Ocean friend helped back to sea

Big Bay rescue teams pulled together to release a stranded sunfish back into the blue.

Sunfish, aka mola-mola, are one of the largest fish in the world, and can often be seen floating on their sides – ‘sunbathing’ – in the summer months along the Cape coast.

Recently, Station 18 (Melkbosstrand) duty crew received a call from the NSRI Emergency Operations Centre (EOC) to assist in the rescue of a sunfish that had washed up on the shore in Big Bay, Melkbosstrand.

“I was first on the scene from NSRI,” says Station 18 commander Hein Kohne. “When I arrived, I met up with Wille from Hout Bay Seal Rescue, who’d called us for assistance. There were three lifeguards from Big Bay already there, who were getting ready to go into the water. I advised them to rather wait for our crew as the conditions were quite dangerous. Furthermore, the sunfish was close to a rock, where the water was very turbulent, and the risk of being washed up onto the rock was high. The lifeguards decided to still proceed to fetch the sunfish from the dangerous area and bring it to safety, and then wait for the NSRI vessel to arrive. The lifeguards managed to secure the fish after a few bumps against the rock.”

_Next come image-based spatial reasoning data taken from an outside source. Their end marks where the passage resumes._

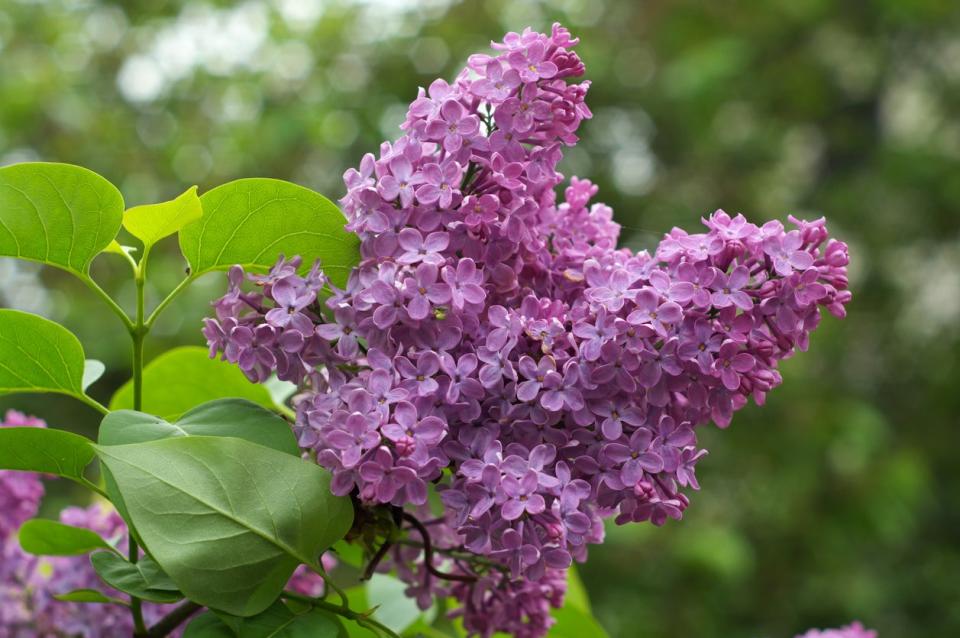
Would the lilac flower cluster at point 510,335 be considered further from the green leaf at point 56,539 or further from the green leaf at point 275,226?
the green leaf at point 56,539

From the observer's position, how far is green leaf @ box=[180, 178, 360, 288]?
464 mm

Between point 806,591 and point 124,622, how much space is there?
2974 mm

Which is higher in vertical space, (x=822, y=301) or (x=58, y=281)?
(x=58, y=281)

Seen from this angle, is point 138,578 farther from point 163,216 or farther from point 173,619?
point 163,216

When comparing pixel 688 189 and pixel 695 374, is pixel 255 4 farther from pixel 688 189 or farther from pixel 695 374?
pixel 695 374

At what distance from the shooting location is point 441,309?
444 millimetres

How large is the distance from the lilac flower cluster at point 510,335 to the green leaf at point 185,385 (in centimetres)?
12

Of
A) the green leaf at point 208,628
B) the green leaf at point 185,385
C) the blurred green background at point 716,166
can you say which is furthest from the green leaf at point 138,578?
the blurred green background at point 716,166

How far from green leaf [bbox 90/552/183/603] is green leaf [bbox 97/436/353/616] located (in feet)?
0.13

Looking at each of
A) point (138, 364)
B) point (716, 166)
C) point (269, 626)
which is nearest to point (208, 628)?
point (269, 626)

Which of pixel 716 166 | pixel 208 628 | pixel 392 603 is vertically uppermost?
pixel 716 166

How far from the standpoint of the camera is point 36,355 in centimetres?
47

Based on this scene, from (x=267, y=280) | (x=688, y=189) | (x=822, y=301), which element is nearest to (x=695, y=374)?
(x=822, y=301)

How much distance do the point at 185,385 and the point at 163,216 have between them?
0.14m
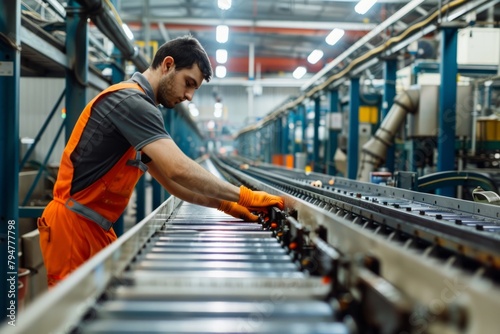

By this time, Class 4 Coxswain Daan Burger had launched Station 18’s JetRIB from Small Bay. The crew carefully lifted the fish onboard the vessel and transported it beyond the break line, to get free of the currents that had brought it ashore.

“The sunfish’s skin is very rough, like sandpaper!” says Daan. “We were careful not to have our skin taken off. We released it into the water, and hung around to make sure it was okay. After a while, it swam off on its own. Luckily we rescued it in time to save it. It was such a great feeling.”